Participants were divided into high- and low-fitness groups based on the highest stage achieved during a fitness test. The high-fitness group consisted of three subjects who attained stage B6 or higher (two at B7 and one at B6) and was expanded to include nine subjects who reached B5, resulting in a total of 12 high-fitness subjects. The low-fitness group included seven subjects who reached B2, supplemented by ten subjects who achieved B3, yielding a total of 17 low-fitness subjects. Missing data for subjects who did not reach later stages (e.g., B3 for the low-fitness group or B6/B7 for the high-fitness group) were handled by the mixed effects modeling approach, which is robust to incomplete time points, thus obviating the need for imputation. All analyses, including regression and likelihood ratio tests, were conducted using these stratified groups.
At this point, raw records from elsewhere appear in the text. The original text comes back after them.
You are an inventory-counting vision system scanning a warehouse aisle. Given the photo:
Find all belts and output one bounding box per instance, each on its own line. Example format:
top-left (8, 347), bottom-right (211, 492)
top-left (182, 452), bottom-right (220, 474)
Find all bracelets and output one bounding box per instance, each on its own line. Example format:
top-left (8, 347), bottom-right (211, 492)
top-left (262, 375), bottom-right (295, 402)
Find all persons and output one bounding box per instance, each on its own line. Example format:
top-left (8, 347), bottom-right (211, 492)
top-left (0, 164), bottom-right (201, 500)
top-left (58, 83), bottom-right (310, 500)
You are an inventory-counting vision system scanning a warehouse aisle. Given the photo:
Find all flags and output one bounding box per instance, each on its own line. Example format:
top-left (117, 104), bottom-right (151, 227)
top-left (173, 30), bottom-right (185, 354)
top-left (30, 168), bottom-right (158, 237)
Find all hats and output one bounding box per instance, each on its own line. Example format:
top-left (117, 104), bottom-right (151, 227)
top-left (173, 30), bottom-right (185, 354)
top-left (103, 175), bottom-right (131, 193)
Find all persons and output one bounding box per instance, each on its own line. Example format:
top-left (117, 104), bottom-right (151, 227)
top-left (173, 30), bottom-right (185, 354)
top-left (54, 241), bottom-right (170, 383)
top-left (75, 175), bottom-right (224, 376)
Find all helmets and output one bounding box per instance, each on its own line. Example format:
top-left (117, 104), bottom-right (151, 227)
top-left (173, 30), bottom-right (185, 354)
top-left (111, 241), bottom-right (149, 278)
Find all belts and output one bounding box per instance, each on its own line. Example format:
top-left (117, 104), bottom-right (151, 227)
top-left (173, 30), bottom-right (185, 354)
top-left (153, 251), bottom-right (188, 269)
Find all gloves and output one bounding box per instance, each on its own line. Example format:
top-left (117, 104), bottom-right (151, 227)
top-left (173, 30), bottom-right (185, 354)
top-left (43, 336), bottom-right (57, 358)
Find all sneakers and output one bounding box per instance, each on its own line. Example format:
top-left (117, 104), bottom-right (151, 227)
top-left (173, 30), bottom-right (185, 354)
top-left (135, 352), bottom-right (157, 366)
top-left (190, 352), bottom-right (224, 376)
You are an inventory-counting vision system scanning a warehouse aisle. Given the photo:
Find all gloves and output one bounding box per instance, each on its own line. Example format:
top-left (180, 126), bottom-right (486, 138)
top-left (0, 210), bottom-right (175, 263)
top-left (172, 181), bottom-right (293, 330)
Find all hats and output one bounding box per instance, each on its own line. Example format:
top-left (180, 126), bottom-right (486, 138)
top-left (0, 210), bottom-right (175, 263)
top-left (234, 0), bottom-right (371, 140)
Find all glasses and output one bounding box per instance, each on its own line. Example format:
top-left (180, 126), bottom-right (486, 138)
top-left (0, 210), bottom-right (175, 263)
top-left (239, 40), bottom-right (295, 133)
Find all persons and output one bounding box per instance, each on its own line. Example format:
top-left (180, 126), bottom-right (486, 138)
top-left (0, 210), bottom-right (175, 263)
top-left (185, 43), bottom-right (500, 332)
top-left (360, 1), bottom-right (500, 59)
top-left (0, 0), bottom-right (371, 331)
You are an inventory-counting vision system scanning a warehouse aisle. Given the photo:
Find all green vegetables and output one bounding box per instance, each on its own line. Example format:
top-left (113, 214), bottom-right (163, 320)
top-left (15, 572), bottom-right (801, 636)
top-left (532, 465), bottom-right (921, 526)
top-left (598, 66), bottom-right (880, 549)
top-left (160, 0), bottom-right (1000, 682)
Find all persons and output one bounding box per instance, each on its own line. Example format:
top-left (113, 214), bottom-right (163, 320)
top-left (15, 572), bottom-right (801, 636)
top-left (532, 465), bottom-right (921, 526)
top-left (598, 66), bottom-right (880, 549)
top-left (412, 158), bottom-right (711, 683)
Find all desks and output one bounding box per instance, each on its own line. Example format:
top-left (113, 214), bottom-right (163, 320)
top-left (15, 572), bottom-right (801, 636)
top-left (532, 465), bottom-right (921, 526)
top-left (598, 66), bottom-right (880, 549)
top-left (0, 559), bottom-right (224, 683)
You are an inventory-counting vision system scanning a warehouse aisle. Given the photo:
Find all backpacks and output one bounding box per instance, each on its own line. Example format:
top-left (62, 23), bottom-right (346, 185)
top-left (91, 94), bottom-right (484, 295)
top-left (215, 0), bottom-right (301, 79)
We plotted all significant metabolites (40 from the peak exercise model and 38 from the recovery model) and visually tracked their dynamics, categorizing them into 4 patterns, regardless of whether the metabolites were significant in one or both models. Specifically, the results of the mixed effect models were group into four longitudinal patterns: “Difference maintained,” for metabolites that were already different between fitness groups and remained similarly different throughout all time points; “Baseline different,” for metabolites with similar blood levels at baseline that converged to similar level over time; “End different,” for metabolites that were similar at baseline but showed progressively increased difference with time; and “Switch,” when baseline levels were different between LF and HF and the expression pattern reversed with time.
Metabolite expression alterations were examined independently for LF and HF groups during two separate stages: the exercise period (roughly 9 min, from B0 to B3) and the recovery phase (1 h, from P1 to P60). The first 9 min of exercise was selected for this comparison as it allowed for the greatest number of participants to be represented. The HF group underwent an additional Exhaustion peak analysis, as these participants reached the 7th incline (B7). Visual representations of all five models, showcasing the top 10 upregulated and top 10 downregulated metabolites, can be found in (Supplementary Figure S1). A comprehensive list of all identified metabolites is provided in Supplementary Data S1, Sheet S1.
Microsoft Excel (Microsoft office) was used for data collection and Rstudio to analyze data, generate models and visualize plots.
3 Results
3.1 Metabolomic profiles in single-cross-sectional time point during early exercise and relative recovery
This investigation encompassed a cohort of 29 participants from the Baltimore Longitudinal Study of Aging (BLSA), with ages spanning 33–94 years. Participants were stratified into two fitness groups based on their time to exhaustion during the maximal exercise test (Figure 1B; Supplementary Table S1), with Low Fitness (LF) participants (n = 17) reaching exhaustion within 9 min (B3) and High Fitness (HF) participants (n = 12) able to maintain sustained exercise for at least 15 min.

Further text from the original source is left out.